I turned and slid the door shut, hearing it lock with a click. I turned and saw a person standing in the middle of the hallway, stiff like a pencil.

It was Dr. Conley.

He had his key-card in his hand, though he wasn't wearing his uniform. He wore a untied straightjacket, and had white pants on. His hair was kept as always, and his face was clear and white as stone.

He stood there, staring at me, motionless. I stayed still, frozen in shock. The hall seemed to scream out at us silently, and the fluorescent lights shined out on the white scene motionlessly. His figure disturbed the white hallway, and stood out as if he was right in front of me. 

Then he grinned at me. It was a morbid, evil grin. His teeth shined at me and seemed to leer at me like he did.
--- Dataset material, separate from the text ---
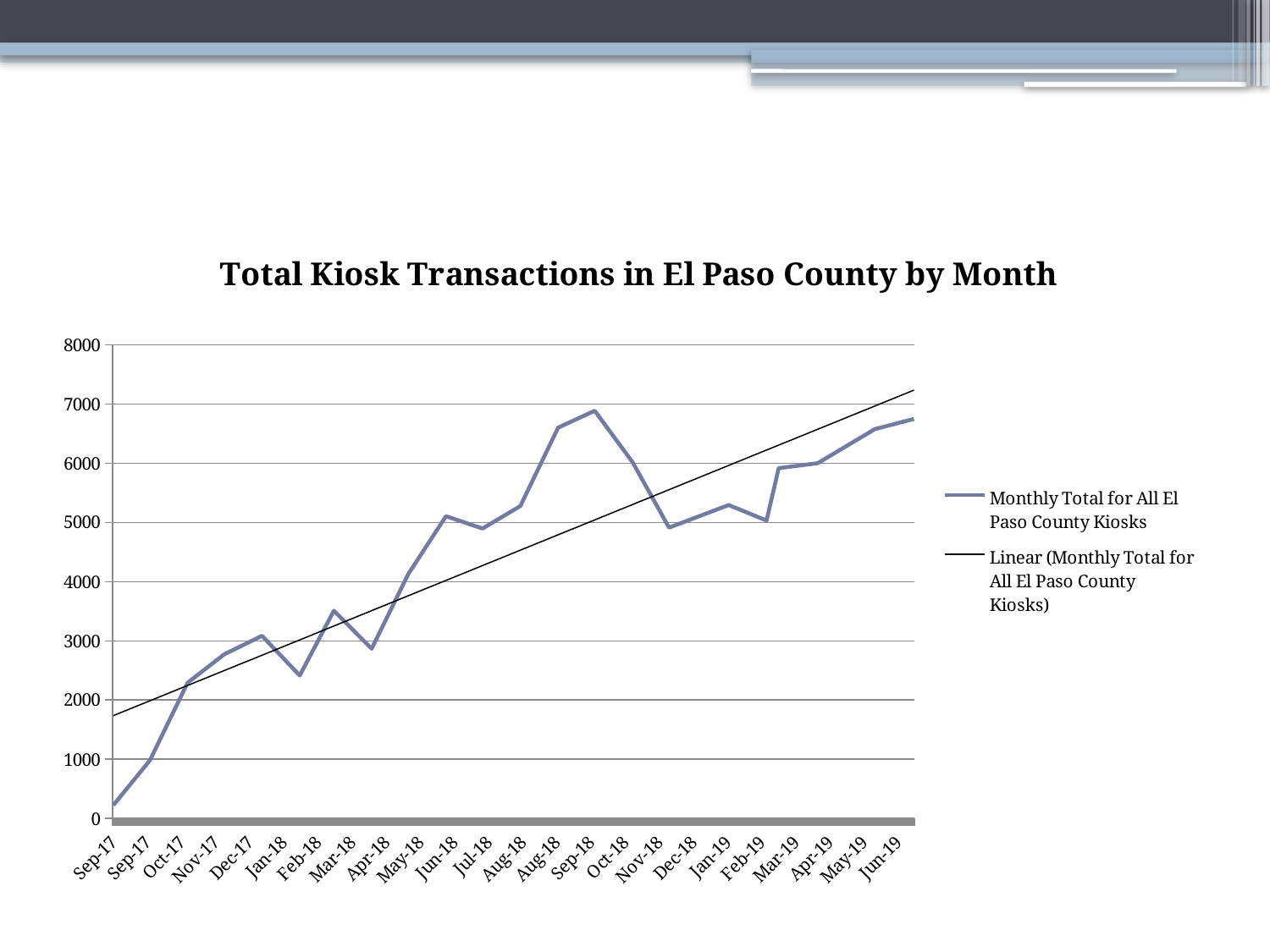
Which month has the lowest monthly total for all El Paso County kiosks? Sep-17 What is the title of the chart? Total Kiosk Transactions in El Paso County by Month Is the monthly total for Jun-19 greater or less than 6000? greater Is the monthly total for Sep-18 greater or less than 6000? greater Is the monthly total for Mar-18 greater or less than 3000? greater What kind of chart is shown on the slide? line chart Which is larger, the monthly total for Sep-18 or for Jan-18? Sep-18 Overall, do the monthly kiosk transaction totals rise or fall from Sep-17 to Jun-19? rise How many entries does the legend list? 2 How many month labels are shown along the x axis? 24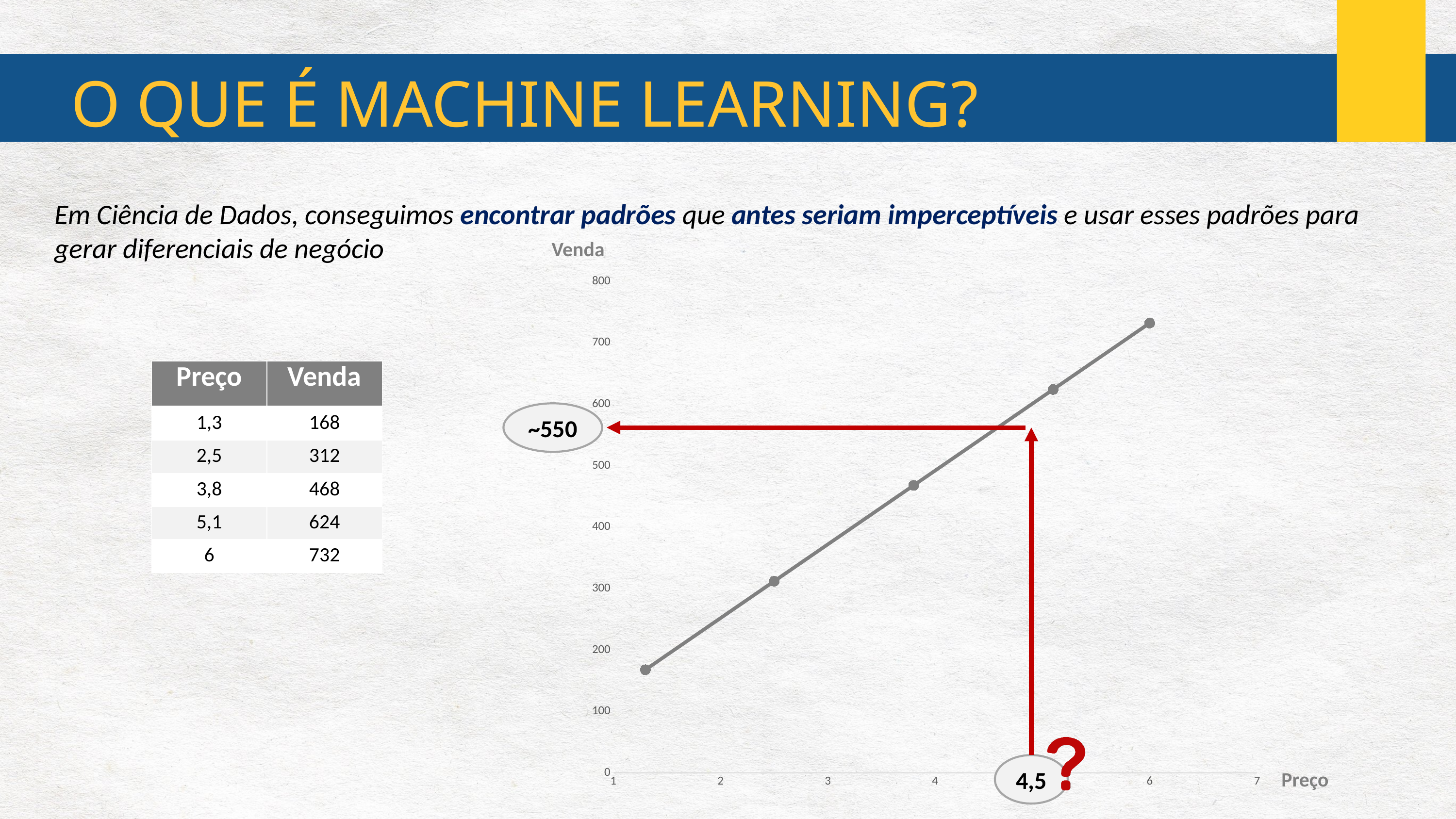
What label does the annotation on the chart show for the estimated Venda at Preço 4,5? ~550 What is the title of the vertical axis of the chart? Venda What is the Venda value for Preço 3,8? 468 How many data points are plotted on the chart? 5 Which has a larger Venda value, Preço 5,1 or Preço 2,5? 5,1 What is the difference between the Venda value at Preço 6 and at Preço 1,3? 564 Which Preço has the highest Venda value? 6 Which Preço has the lowest Venda value? 1,3 What kind of chart is shown on the slide? line chart What is the Venda value for Preço 1,3? 168 Is the Venda value for Preço 6 greater or less than 700? greater Do the Venda values rise or fall as Preço increases along the x axis? rise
Then a second later he turned to the side and walked into an open door beside him, and it snapped closed behind him. 

I stood there for a minute, then ran down the hallway looking in windows to find him. Each one was a padded room, each patient with a straightjacket like his and with the same white pants as him. After looking for about 5 minutes, I gave up and went back to the staff room, dismissing it as my imagination. 

I never heard from him again, or heard of him again other then seeing his name on the patients list.